— Complete the following —
1. According to the memoir passage, who was invited to pray at the narrator's sixteenth birthday dinner?
2. Reproduce a portion of the memoir passage without changes, starting with "When I was 16-years-old, mom" and going on through "it one hour!".

When I was 16-years-old, mom had a birthday party for me. My present was a glass plate. My very own glass plate! That was really something special for me. All my life we’d used old enamel plates and cups. Mother invited a blind man, Willis Red Eagle, to pray at the dinner. As he came into our tent, he stepped right on my plate and broke it! I cried and he felt so bad he gave me a coin. My very first birthday present and I didn’t have it one hour!

My older brother Clarence went to war in Korea but before he left, he told mother, “I want you to take care of my kids. I won’t come back from the war.” He wasn’t over there very long before we got a telegram from President Truman saying that Clarence had died fighting in October, 1951. We were all proud that he fought bravely and died a warrior, but mother stayed in bed for days with a terrible headache. She cried alone at night but she never openly grieved in front of us.

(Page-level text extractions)
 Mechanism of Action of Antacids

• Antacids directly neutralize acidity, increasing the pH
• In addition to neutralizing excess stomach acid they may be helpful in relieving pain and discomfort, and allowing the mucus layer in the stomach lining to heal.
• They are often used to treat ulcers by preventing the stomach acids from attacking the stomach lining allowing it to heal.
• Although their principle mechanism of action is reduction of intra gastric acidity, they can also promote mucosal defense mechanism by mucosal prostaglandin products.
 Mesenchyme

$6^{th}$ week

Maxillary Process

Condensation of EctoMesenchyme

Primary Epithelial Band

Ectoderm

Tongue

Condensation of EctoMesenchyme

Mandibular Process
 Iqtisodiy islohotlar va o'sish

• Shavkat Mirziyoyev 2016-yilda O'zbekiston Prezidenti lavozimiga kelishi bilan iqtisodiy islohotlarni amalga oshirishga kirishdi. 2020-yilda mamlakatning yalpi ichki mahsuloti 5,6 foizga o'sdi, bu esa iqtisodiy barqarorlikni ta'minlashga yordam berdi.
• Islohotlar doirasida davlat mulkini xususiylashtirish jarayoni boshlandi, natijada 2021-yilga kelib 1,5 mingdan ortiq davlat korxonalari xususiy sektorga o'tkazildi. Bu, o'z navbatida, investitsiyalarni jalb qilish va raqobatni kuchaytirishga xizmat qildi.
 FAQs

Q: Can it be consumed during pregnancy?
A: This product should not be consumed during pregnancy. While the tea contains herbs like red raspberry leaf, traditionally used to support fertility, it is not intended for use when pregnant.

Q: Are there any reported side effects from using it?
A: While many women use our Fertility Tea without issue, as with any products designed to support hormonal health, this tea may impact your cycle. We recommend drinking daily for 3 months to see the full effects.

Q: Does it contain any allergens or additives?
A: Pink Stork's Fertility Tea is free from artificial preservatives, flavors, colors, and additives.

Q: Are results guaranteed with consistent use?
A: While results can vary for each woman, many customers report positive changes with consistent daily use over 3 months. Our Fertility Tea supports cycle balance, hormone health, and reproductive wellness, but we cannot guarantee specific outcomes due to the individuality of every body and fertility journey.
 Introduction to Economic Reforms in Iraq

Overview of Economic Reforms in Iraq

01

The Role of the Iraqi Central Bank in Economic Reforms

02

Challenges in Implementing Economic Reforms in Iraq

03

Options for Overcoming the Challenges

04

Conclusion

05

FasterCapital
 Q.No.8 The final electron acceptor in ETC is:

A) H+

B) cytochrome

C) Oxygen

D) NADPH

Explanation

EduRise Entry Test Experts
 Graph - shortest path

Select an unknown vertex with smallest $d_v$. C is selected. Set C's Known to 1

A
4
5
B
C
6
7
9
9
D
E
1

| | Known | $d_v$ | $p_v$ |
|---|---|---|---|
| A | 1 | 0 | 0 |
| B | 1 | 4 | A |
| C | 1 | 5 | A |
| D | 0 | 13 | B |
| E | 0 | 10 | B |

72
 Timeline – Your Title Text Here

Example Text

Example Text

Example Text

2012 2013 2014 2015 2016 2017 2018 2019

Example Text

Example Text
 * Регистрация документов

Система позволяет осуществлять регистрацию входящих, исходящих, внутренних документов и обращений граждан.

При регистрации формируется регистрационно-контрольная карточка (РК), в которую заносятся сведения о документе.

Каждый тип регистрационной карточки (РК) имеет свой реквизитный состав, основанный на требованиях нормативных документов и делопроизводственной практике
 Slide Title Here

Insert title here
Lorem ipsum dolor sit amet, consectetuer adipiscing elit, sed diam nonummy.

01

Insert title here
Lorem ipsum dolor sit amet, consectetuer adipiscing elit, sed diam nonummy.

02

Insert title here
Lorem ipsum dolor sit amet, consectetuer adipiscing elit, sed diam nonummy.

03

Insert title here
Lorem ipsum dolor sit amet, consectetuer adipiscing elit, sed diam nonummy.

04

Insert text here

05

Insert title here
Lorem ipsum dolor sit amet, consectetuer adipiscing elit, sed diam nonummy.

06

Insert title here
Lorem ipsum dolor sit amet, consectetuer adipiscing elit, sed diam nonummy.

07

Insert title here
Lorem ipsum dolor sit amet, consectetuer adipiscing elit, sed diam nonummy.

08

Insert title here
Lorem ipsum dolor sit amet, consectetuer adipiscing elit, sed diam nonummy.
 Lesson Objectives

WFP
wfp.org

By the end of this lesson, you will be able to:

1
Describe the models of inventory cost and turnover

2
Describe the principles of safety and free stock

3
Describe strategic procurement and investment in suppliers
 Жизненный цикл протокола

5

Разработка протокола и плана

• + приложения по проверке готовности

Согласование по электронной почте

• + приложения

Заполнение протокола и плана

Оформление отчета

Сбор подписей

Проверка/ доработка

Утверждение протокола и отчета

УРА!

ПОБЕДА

— Task solutions —
1. Willis Red Eagle, a blind man.

2.
When I was 16-years-old, mom had a birthday party for me. My present was a glass plate. My very own glass plate! That was really something special for me. All my life we’d used old enamel plates and cups. Mother invited a blind man, Willis Red Eagle, to pray at the dinner. As he came into our tent, he stepped right on my plate and broke it! I cried and he felt so bad he gave me a coin. My very first birthday present and I didn’t have it one hour!